TCGA datasets
TCGA (The Cancer Genome Atlas) is a landmark cancer genomics project, including 33 cancer types, a total of more than 20, 000 samples collected. The transcriptional expression data and clinical information of COL5A3 we studied were downloaded from the official website of TCGA. In addition, we also studied the expression level of COL5A3 gene in cancer and paracancerous tissues combined with the integrated data of TCGA and GTEx database. The RNAseq data in TPM (transcripts per million reads) format were analyzed and compared after log2 transformation. Finally, in the GEO dataset (GSE16515), we compared the expression of COL5A3 in normal and tumor tissues.
RNA-Sequencing data of COL5A3 in pancreatic cancer
Download the RNA-Seq expression data of COL5A3 in pancreatic cancer from TCGA website. Because there are few normal tissue samples of pancreatic cancer in TCGA database, we integrated the normal tissue samples of pancreatic cancer in GTEx database, and finally retained the data of 171cases of adjacent normal tissue and 179cases of tumor tissue.
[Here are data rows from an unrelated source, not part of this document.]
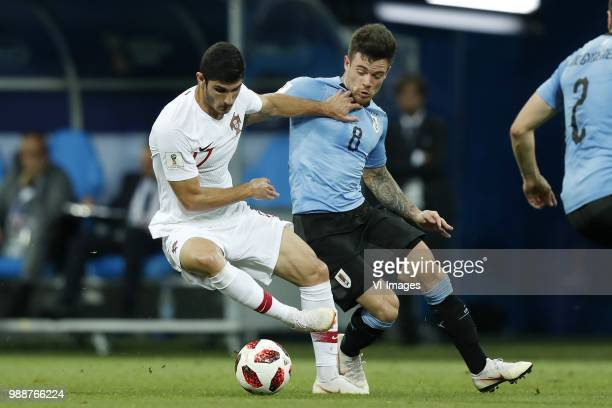 Goncali Guedes of Portugal Nahitan Nandez of Uruguay during the 2018 FIFA World Cup Russia round of 16 match between Uruguay and at the Fisht Stadium...
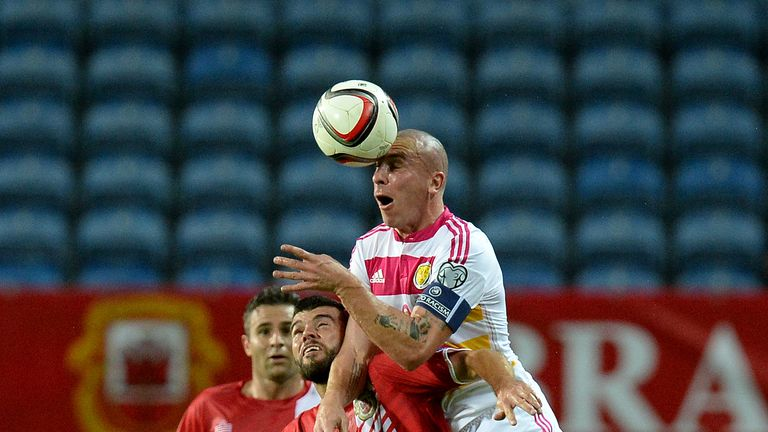 Scotland's Scott Brown battles for the ball with Gibraltar's Liam Walker, during the European Championship Qualifying match at the Estadio Algarve, Faro, P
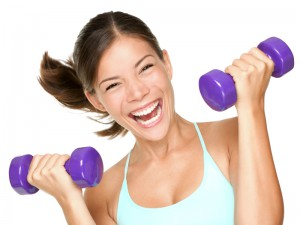 Happy fitness woman lifting dumbbells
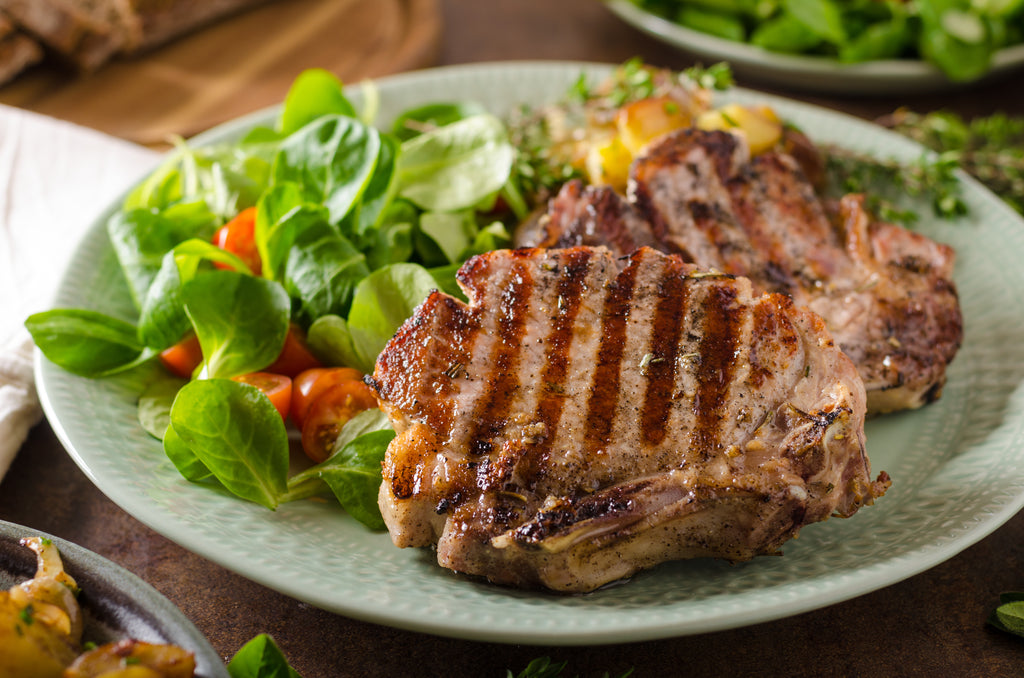 A plate of grilled pork chops with a side of salad on a wooden table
The selected clinical samples contain COL5A3 gene expression data and related clinical information, such as patient sex, age, smoking and drinking history, tumor TNM stage and initial treatment outcome.
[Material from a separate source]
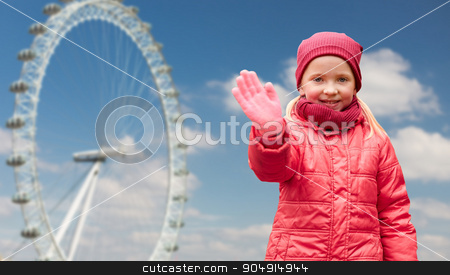 happy little girl waving hand over ferry wheel stock photo, autumn, childhood, gesture, nature and people concept - happy little girl waving hand over london ferry wheel and blue sky background by Syda Productions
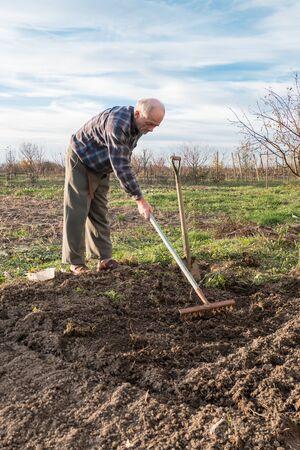 Granjero que trabaja con un rastrillo en el jardín en otoño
The human protein atlas (THPA)
THPA (https://www.proteinatlas.org/) is the human protein map, which aims to provide information on the tissue and cell distribution of all 24000 human proteins. In this study, we used THPA to observe the expression of COL5A3 in normal tissues and pancreatic cancer by immunohistochemical (IHC) images.
Analysis of prognostic indexes
In order to explore the clinical value of COL5A3 gene in the prognosis of patients with pancreatic cancer, we analyzed the survival indexes such as OS (overall survival) and DSS (disease specific survival). The RNA sequencing data and corresponding clinical information of pancreatic cancer patients were downloaded from TCGA database and visualized by Kaplan-Meier curve. The expression of COL5A3 was divided into two groups: low expression group and high expression group, and the P value was obtained by Log-rank test and Cox regression analysis.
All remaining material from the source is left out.